● **Daftar Tugas**:
(1) Ringkas paragraf yang diawali "Pertemuan Tingkat Menteri G20" dalam teks tentang pertemuan G20 di Karuizawa menjadi daftar poin singkat tanpa menghilangkan fakta utamanya.
(2) Tuliskan kembali dengan persis bagian teks tentang pertemuan G20 di Karuizawa, mulai dari "Terkait perubahan iklim, Nationally" dan berakhir pada "pendekatan ekonomi sirkular.".

● **Teks Bacaan**:
○ ○ ○ ○ ○ ○ ○

Indovoices.com – Komitmen dan langkah sistematis Indonesia pada sektor lingkungan hidup dan energi menjadi pesan penting yang disampaikan oleh Delegasi Indonesia pada pertemuan G20 Ministerial Meeting on Energy Transitions and Global Environment for Sustainable Development yang saat ini tengah berlangsung di Karuizawa Jepang, pada tanggal 15-16 Juni 2019.
Pertemuan Tingkat Menteri G20 yang mengintegrasikan pembahasan isu lingkungan hidup dan isu energi merupakan gagasan Pemerintah Jepang, selaku Presiden G20. Pertemuan G20 Ministerial Meeting ini mengusung tema “A Virtuous Cycle of Environment and Growth” dan mengangkat elemen inovasi energi, sampah plastik di laut serta adaptasi dan kerentanan infrastruktur terhadap perubahan iklim.
Dalam pernyataannya, Menteri Lingkungan Hidup dan Kehutanan, (LHK) Siti Nurbaya dan Menteri Energi dan Sumber Daya Mineral, Ignasius Jonan, secara tegas menyatakan bahwa bagi Indonesia, hak untuk mendapatkan lingkungan hidup yang sehat dan baik adalah hak yang dijamin oleh Undang-Undang Dasar, melalui mandat untuk pengelolaan sumber daya yang berkelanjutan dimana pada saat yang sama menjamin pertumbuhan ekonomi. Pelaksanaan mandat tesebut diwujudkan melalui berbagai kebijakan dan program aksi.
Terkait perubahan iklim, Nationally Determined Contribution (NDC) Indonesia tidak hanya berkomitmen untuk menurunkan emisi Gas Rumah Kaca, namun secara paralel dan seimbang juga mengupayakan ketahanan nasional melalui adaptasi terhadap dampak perubahan iklim. Berbagai program aksi melalui pengelolaan yang kolaboratif dengan para pemangku kepentingan, transformasi menuju pendekatan lansekap dalam pengelolaan sumberdaya hutan, perhutanan sosial, promosi efisiensi energi, serta pengelolaan sampah dengan pendekatan ekonomi sirkular.

○ ○ ○ ○ ○ ○ ○

● **Data yang Diberikan**:
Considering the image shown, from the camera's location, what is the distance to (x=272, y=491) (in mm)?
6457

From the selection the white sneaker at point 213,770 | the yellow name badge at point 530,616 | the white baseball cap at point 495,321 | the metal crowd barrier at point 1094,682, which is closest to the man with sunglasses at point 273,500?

○ ○ ○ ○ ○ ○ ○

● **Jawaban Tugas**:
(1)
- Pertemuan Tingkat Menteri G20 menggabungkan pembahasan isu lingkungan hidup dan isu energi.
- Gagasan ini datang dari Pemerintah Jepang sebagai Presiden G20.
- Temanya "A Virtuous Cycle of Environment and Growth".
- Elemen yang diangkat: inovasi energi, sampah plastik di laut, serta adaptasi dan kerentanan infrastruktur terhadap perubahan iklim.

(2)
Terkait perubahan iklim, Nationally Determined Contribution (NDC) Indonesia tidak hanya berkomitmen untuk menurunkan emisi Gas Rumah Kaca, namun secara paralel dan seimbang juga mengupayakan ketahanan nasional melalui adaptasi terhadap dampak perubahan iklim. Berbagai program aksi melalui pengelolaan yang kolaboratif dengan para pemangku kepentingan, transformasi menuju pendekatan lansekap dalam pengelolaan sumberdaya hutan, perhutanan sosial, promosi efisiensi energi, serta pengelolaan sampah dengan pendekatan ekonomi sirkular.